** BEGIN RECORD LIST **
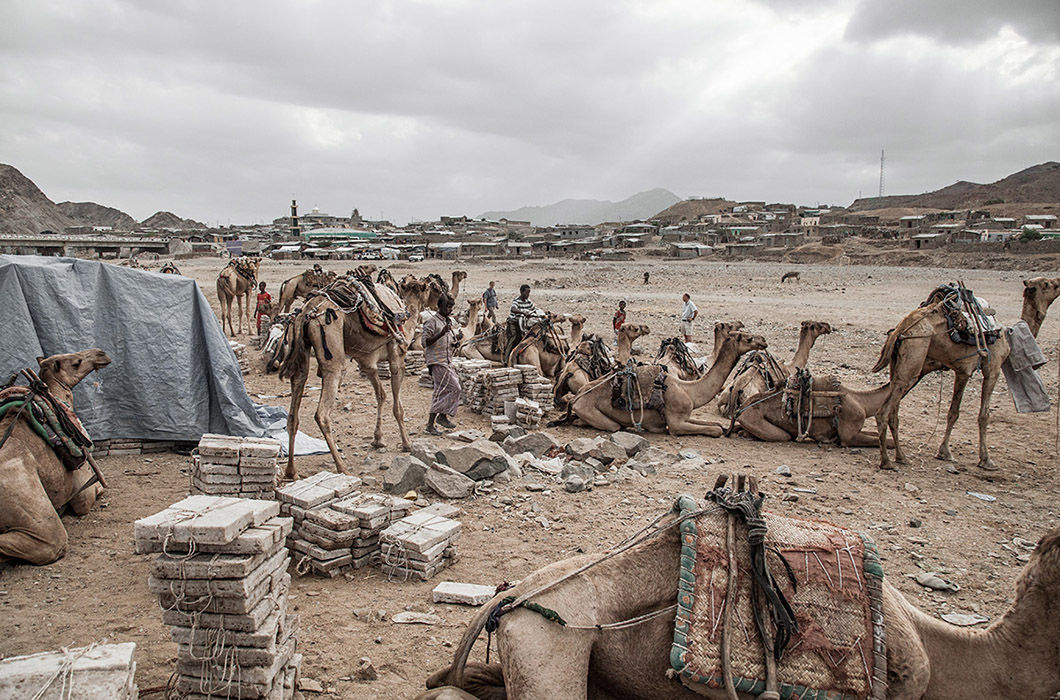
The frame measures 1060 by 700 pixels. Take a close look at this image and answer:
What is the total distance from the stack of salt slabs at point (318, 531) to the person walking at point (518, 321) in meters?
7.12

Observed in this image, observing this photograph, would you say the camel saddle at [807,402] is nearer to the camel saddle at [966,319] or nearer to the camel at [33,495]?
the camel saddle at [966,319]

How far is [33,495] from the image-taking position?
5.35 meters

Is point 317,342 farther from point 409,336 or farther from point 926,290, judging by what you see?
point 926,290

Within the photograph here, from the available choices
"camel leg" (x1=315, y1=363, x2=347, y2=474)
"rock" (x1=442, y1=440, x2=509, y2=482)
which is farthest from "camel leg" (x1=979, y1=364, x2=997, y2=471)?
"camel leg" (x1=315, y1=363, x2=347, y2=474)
** END RECORD LIST **
** BEGIN RECORD LIST **
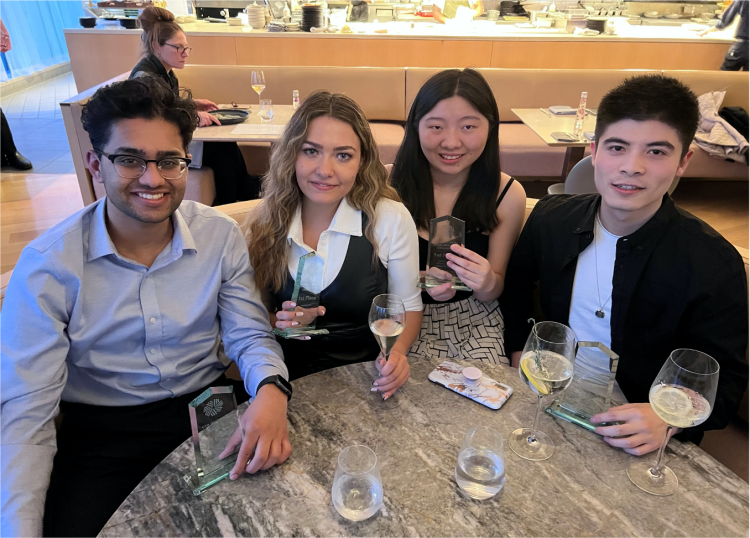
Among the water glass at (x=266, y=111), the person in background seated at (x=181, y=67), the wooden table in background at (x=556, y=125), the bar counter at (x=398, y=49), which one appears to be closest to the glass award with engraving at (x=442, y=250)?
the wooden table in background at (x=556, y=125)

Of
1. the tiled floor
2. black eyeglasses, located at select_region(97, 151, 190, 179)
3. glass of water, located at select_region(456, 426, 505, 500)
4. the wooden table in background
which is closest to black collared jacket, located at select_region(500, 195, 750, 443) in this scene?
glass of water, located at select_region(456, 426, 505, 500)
** END RECORD LIST **
--- EXERCISE GOAL ---
Copy word for word the items from the line with "Observed in this" through the line with "5.35 meters", including both of those lines.

--- SOLUTION ---
Observed in this image, observing this photograph, would you say the camel saddle at [807,402] is nearer to the camel saddle at [966,319] or nearer to the camel at [33,495]?
the camel saddle at [966,319]

How far is [33,495] from the image-taking position?
5.35 meters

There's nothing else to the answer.